Exercise brief —
Would you output all the entries below without altering a word?

***

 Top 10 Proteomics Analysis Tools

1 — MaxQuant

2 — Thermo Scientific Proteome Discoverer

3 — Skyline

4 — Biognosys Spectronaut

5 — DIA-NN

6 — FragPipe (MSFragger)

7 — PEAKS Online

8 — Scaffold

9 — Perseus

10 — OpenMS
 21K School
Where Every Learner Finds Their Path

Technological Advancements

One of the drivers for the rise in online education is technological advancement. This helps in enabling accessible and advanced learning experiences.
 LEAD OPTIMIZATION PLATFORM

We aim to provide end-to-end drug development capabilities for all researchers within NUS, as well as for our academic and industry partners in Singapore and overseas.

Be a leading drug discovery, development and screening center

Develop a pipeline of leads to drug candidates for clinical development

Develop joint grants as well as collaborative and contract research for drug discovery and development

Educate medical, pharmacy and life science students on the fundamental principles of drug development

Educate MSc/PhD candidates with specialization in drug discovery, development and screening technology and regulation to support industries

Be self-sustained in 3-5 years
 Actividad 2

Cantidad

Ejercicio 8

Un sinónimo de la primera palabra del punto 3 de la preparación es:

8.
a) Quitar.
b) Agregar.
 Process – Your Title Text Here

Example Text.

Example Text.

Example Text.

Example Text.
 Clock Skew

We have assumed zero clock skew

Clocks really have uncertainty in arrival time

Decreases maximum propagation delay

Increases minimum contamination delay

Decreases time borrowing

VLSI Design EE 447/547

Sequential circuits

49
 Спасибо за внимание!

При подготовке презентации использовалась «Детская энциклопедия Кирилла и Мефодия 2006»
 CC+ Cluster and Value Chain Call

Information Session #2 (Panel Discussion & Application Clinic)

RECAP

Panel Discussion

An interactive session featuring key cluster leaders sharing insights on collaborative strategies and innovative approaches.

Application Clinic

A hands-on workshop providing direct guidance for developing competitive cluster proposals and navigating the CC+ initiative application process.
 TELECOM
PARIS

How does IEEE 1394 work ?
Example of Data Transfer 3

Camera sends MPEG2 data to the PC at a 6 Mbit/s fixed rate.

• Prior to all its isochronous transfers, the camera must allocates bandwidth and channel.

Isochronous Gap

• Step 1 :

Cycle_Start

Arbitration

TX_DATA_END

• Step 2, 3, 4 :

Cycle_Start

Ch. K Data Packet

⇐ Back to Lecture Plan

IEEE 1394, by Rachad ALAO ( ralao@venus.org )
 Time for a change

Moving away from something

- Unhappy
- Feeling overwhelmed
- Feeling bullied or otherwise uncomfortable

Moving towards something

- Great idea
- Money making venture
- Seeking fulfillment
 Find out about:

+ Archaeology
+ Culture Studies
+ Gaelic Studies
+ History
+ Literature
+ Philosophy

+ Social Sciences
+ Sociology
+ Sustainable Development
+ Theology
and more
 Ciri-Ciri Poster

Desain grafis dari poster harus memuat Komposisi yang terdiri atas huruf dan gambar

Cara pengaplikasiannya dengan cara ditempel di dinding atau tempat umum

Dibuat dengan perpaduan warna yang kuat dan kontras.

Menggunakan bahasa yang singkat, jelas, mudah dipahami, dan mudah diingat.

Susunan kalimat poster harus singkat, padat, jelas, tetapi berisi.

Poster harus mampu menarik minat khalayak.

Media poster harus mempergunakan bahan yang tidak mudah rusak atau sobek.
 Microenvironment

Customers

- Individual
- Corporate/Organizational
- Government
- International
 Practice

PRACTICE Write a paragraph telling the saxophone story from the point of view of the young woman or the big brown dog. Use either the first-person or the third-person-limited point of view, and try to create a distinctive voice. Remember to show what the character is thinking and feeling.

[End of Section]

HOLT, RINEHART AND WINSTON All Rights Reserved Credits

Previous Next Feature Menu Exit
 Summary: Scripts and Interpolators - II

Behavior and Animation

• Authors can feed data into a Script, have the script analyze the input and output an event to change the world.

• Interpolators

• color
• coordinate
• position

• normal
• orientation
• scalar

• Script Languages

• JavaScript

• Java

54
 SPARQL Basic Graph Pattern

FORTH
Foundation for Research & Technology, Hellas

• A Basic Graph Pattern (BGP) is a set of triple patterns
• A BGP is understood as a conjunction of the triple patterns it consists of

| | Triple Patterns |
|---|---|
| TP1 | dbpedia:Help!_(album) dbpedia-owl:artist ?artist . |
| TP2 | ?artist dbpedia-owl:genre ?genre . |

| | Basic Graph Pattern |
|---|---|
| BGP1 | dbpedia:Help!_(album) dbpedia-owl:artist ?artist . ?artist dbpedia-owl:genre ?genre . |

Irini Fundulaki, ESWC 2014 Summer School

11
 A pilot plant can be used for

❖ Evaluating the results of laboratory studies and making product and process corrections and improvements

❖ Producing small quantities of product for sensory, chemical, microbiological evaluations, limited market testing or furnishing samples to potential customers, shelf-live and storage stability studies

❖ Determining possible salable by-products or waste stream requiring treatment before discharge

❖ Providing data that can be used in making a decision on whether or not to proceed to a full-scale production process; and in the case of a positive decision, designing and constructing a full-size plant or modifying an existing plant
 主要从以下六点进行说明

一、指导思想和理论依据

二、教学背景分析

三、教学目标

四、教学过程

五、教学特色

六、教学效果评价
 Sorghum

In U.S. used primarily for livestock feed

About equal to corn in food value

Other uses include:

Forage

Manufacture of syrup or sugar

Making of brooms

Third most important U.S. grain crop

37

***

Worked solution —
 Top 10 Proteomics Analysis Tools

1 — MaxQuant

2 — Thermo Scientific Proteome Discoverer

3 — Skyline

4 — Biognosys Spectronaut

5 — DIA-NN

6 — FragPipe (MSFragger)

7 — PEAKS Online

8 — Scaffold

9 — Perseus

10 — OpenMS
 21K School
Where Every Learner Finds Their Path

Technological Advancements

One of the drivers for the rise in online education is technological advancement. This helps in enabling accessible and advanced learning experiences.
 LEAD OPTIMIZATION PLATFORM

We aim to provide end-to-end drug development capabilities for all researchers within NUS, as well as for our academic and industry partners in Singapore and overseas.

Be a leading drug discovery, development and screening center

Develop a pipeline of leads to drug candidates for clinical development

Develop joint grants as well as collaborative and contract research for drug discovery and development

Educate medical, pharmacy and life science students on the fundamental principles of drug development

Educate MSc/PhD candidates with specialization in drug discovery, development and screening technology and regulation to support industries

Be self-sustained in 3-5 years
 Actividad 2

Cantidad

Ejercicio 8

Un sinónimo de la primera palabra del punto 3 de la preparación es:

8.
a) Quitar.
b) Agregar.
 Process – Your Title Text Here

Example Text.

Example Text.

Example Text.

Example Text.
 Clock Skew

We have assumed zero clock skew

Clocks really have uncertainty in arrival time

Decreases maximum propagation delay

Increases minimum contamination delay

Decreases time borrowing

VLSI Design EE 447/547

Sequential circuits

49
 Спасибо за внимание!

При подготовке презентации использовалась «Детская энциклопедия Кирилла и Мефодия 2006»
 CC+ Cluster and Value Chain Call

Information Session #2 (Panel Discussion & Application Clinic)

RECAP

Panel Discussion

An interactive session featuring key cluster leaders sharing insights on collaborative strategies and innovative approaches.

Application Clinic

A hands-on workshop providing direct guidance for developing competitive cluster proposals and navigating the CC+ initiative application process.
 TELECOM
PARIS

How does IEEE 1394 work ?
Example of Data Transfer 3

Camera sends MPEG2 data to the PC at a 6 Mbit/s fixed rate.

• Prior to all its isochronous transfers, the camera must allocates bandwidth and channel.

Isochronous Gap

• Step 1 :

Cycle_Start

Arbitration

TX_DATA_END

• Step 2, 3, 4 :

Cycle_Start

Ch. K Data Packet

⇐ Back to Lecture Plan

IEEE 1394, by Rachad ALAO ( ralao@venus.org )
 Time for a change

Moving away from something

- Unhappy
- Feeling overwhelmed
- Feeling bullied or otherwise uncomfortable

Moving towards something

- Great idea
- Money making venture
- Seeking fulfillment
 Find out about:

+ Archaeology
+ Culture Studies
+ Gaelic Studies
+ History
+ Literature
+ Philosophy

+ Social Sciences
+ Sociology
+ Sustainable Development
+ Theology
and more
 Ciri-Ciri Poster

Desain grafis dari poster harus memuat Komposisi yang terdiri atas huruf dan gambar

Cara pengaplikasiannya dengan cara ditempel di dinding atau tempat umum

Dibuat dengan perpaduan warna yang kuat dan kontras.

Menggunakan bahasa yang singkat, jelas, mudah dipahami, dan mudah diingat.

Susunan kalimat poster harus singkat, padat, jelas, tetapi berisi.

Poster harus mampu menarik minat khalayak.

Media poster harus mempergunakan bahan yang tidak mudah rusak atau sobek.
 Microenvironment

Customers

- Individual
- Corporate/Organizational
- Government
- International
 Practice

PRACTICE Write a paragraph telling the saxophone story from the point of view of the young woman or the big brown dog. Use either the first-person or the third-person-limited point of view, and try to create a distinctive voice. Remember to show what the character is thinking and feeling.

[End of Section]

HOLT, RINEHART AND WINSTON All Rights Reserved Credits

Previous Next Feature Menu Exit
 Summary: Scripts and Interpolators - II

Behavior and Animation

• Authors can feed data into a Script, have the script analyze the input and output an event to change the world.

• Interpolators

• color
• coordinate
• position

• normal
• orientation
• scalar

• Script Languages

• JavaScript

• Java

54
 SPARQL Basic Graph Pattern

FORTH
Foundation for Research & Technology, Hellas

• A Basic Graph Pattern (BGP) is a set of triple patterns
• A BGP is understood as a conjunction of the triple patterns it consists of

| | Triple Patterns |
|---|---|
| TP1 | dbpedia:Help!_(album) dbpedia-owl:artist ?artist . |
| TP2 | ?artist dbpedia-owl:genre ?genre . |

| | Basic Graph Pattern |
|---|---|
| BGP1 | dbpedia:Help!_(album) dbpedia-owl:artist ?artist . ?artist dbpedia-owl:genre ?genre . |

Irini Fundulaki, ESWC 2014 Summer School

11
 A pilot plant can be used for

❖ Evaluating the results of laboratory studies and making product and process corrections and improvements

❖ Producing small quantities of product for sensory, chemical, microbiological evaluations, limited market testing or furnishing samples to potential customers, shelf-live and storage stability studies

❖ Determining possible salable by-products or waste stream requiring treatment before discharge

❖ Providing data that can be used in making a decision on whether or not to proceed to a full-scale production process; and in the case of a positive decision, designing and constructing a full-size plant or modifying an existing plant
 主要从以下六点进行说明

一、指导思想和理论依据

二、教学背景分析

三、教学目标

四、教学过程

五、教学特色

六、教学效果评价
 Sorghum

In U.S. used primarily for livestock feed

About equal to corn in food value

Other uses include:

Forage

Manufacture of syrup or sugar

Making of brooms

Third most important U.S. grain crop

37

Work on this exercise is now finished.